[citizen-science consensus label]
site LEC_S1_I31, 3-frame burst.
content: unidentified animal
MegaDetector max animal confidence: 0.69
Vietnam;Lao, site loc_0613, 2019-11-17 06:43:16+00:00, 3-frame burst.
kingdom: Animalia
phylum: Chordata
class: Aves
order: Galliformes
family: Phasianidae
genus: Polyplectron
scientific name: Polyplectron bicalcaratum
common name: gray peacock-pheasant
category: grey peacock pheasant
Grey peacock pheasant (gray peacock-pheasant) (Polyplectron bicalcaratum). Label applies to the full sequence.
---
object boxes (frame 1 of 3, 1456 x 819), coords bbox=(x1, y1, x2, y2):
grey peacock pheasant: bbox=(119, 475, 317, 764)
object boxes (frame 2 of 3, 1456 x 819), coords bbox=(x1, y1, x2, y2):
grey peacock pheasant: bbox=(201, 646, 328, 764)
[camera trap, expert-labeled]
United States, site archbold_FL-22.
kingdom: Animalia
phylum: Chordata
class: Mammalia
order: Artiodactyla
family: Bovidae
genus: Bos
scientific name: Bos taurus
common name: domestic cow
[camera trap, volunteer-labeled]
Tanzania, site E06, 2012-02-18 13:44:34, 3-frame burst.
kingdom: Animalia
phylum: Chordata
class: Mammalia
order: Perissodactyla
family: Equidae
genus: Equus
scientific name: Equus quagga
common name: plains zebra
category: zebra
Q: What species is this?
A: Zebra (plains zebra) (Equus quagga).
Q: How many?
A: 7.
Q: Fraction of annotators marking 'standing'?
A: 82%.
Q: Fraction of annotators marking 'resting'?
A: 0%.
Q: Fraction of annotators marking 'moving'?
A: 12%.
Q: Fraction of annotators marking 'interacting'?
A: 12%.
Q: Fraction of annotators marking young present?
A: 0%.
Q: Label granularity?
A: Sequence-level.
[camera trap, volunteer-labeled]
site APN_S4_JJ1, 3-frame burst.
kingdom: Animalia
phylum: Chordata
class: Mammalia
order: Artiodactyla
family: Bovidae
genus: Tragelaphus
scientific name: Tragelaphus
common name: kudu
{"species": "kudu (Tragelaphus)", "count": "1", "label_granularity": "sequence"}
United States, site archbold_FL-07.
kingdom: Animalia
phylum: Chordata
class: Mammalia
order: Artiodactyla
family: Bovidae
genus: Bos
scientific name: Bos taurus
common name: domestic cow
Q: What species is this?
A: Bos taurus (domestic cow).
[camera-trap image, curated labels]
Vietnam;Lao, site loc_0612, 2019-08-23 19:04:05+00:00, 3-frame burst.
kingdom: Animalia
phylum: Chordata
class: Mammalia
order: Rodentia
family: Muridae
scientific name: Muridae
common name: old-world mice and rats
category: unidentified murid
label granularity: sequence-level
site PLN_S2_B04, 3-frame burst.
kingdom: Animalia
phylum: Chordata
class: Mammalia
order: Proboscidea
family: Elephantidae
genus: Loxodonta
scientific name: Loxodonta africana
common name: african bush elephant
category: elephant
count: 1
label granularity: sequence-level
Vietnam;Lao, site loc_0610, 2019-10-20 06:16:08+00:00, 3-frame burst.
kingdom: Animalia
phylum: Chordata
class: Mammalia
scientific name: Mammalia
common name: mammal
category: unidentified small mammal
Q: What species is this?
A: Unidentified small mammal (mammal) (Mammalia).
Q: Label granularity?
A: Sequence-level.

Task goal
The response should consist of all the entries, transcribed exactly.

Expected answer
[citizen-science consensus label]
site LEC_S1_I31, 3-frame burst.
content: unidentified animal
MegaDetector max animal confidence: 0.69
Vietnam;Lao, site loc_0613, 2019-11-17 06:43:16+00:00, 3-frame burst.
kingdom: Animalia
phylum: Chordata
class: Aves
order: Galliformes
family: Phasianidae
genus: Polyplectron
scientific name: Polyplectron bicalcaratum
common name: gray peacock-pheasant
category: grey peacock pheasant
Grey peacock pheasant (gray peacock-pheasant) (Polyplectron bicalcaratum). Label applies to the full sequence.
---
object boxes (frame 1 of 3, 1456 x 819), coords bbox=(x1, y1, x2, y2):
grey peacock pheasant: bbox=(119, 475, 317, 764)
object boxes (frame 2 of 3, 1456 x 819), coords bbox=(x1, y1, x2, y2):
grey peacock pheasant: bbox=(201, 646, 328, 764)
[camera trap, expert-labeled]
United States, site archbold_FL-22.
kingdom: Animalia
phylum: Chordata
class: Mammalia
order: Artiodactyla
family: Bovidae
genus: Bos
scientific name: Bos taurus
common name: domestic cow
[camera trap, volunteer-labeled]
Tanzania, site E06, 2012-02-18 13:44:34, 3-frame burst.
kingdom: Animalia
phylum: Chordata
class: Mammalia
order: Perissodactyla
family: Equidae
genus: Equus
scientific name: Equus quagga
common name: plains zebra
category: zebra
Q: What species is this?
A: Zebra (plains zebra) (Equus quagga).
Q: How many?
A: 7.
Q: Fraction of annotators marking 'standing'?
A: 82%.
Q: Fraction of annotators marking 'resting'?
A: 0%.
Q: Fraction of annotators marking 'moving'?
A: 12%.
Q: Fraction of annotators marking 'interacting'?
A: 12%.
Q: Fraction of annotators marking young present?
A: 0%.
Q: Label granularity?
A: Sequence-level.
[camera trap, volunteer-labeled]
site APN_S4_JJ1, 3-frame burst.
kingdom: Animalia
phylum: Chordata
class: Mammalia
order: Artiodactyla
family: Bovidae
genus: Tragelaphus
scientific name: Tragelaphus
common name: kudu
{"species": "kudu (Tragelaphus)", "count": "1", "label_granularity": "sequence"}
United States, site archbold_FL-07.
kingdom: Animalia
phylum: Chordata
class: Mammalia
order: Artiodactyla
family: Bovidae
genus: Bos
scientific name: Bos taurus
common name: domestic cow
Q: What species is this?
A: Bos taurus (domestic cow).
[camera-trap image, curated labels]
Vietnam;Lao, site loc_0612, 2019-08-23 19:04:05+00:00, 3-frame burst.
kingdom: Animalia
phylum: Chordata
class: Mammalia
order: Rodentia
family: Muridae
scientific name: Muridae
common name: old-world mice and rats
category: unidentified murid
label granularity: sequence-level
site PLN_S2_B04, 3-frame burst.
kingdom: Animalia
phylum: Chordata
class: Mammalia
order: Proboscidea
family: Elephantidae
genus: Loxodonta
scientific name: Loxodonta africana
common name: african bush elephant
category: elephant
count: 1
label granularity: sequence-level
Vietnam;Lao, site loc_0610, 2019-10-20 06:16:08+00:00, 3-frame burst.
kingdom: Animalia
phylum: Chordata
class: Mammalia
scientific name: Mammalia
common name: mammal
category: unidentified small mammal
Q: What species is this?
A: Unidentified small mammal (mammal) (Mammalia).
Q: Label granularity?
A: Sequence-level.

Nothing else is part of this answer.